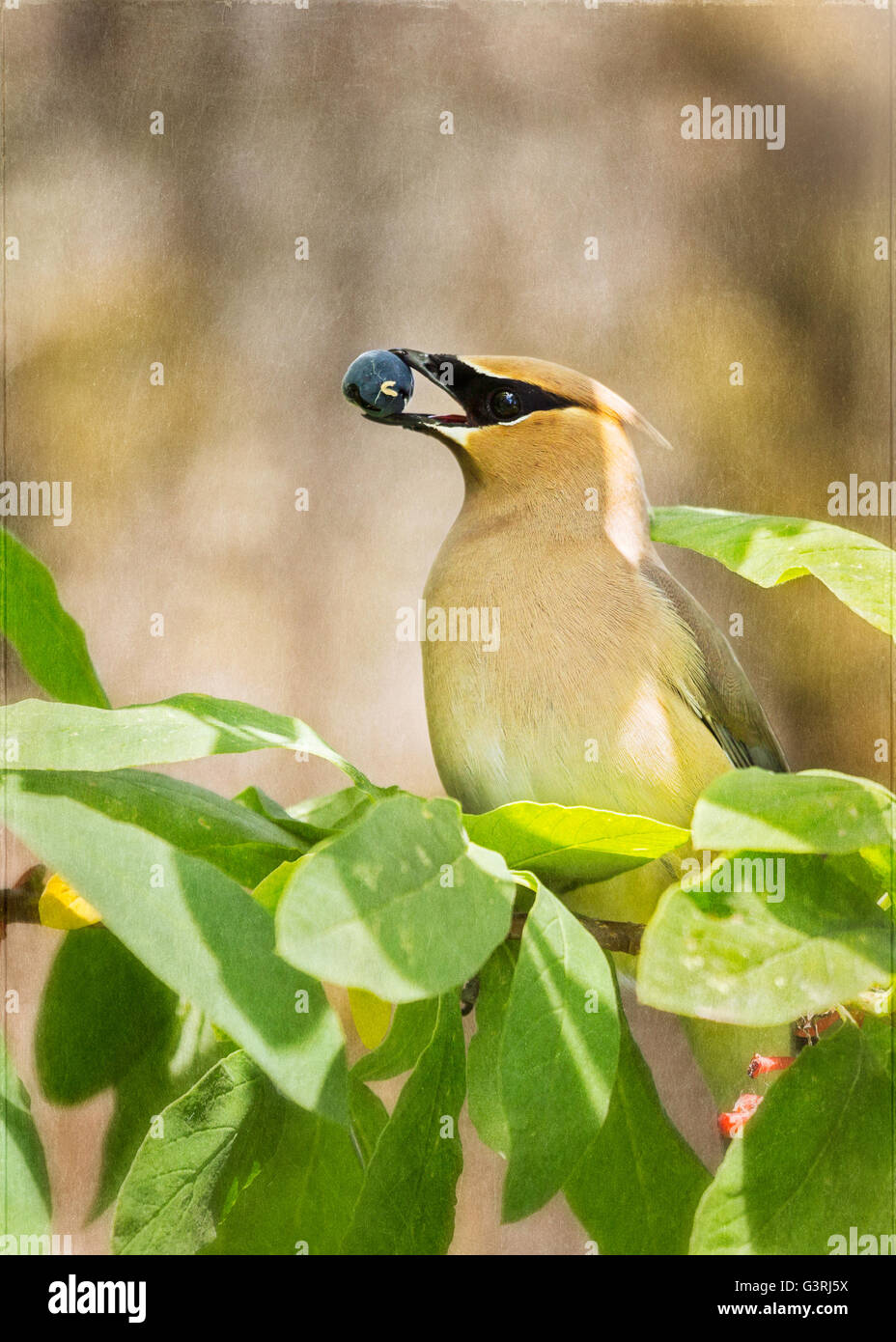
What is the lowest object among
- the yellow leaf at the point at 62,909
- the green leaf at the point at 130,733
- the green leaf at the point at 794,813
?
the yellow leaf at the point at 62,909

- WORK INSTRUCTIONS -
Copy out every line of the entries above that contains the string "yellow".

- EXERCISE OUTPUT -
- the yellow leaf at the point at 62,909
the yellow leaf at the point at 62,909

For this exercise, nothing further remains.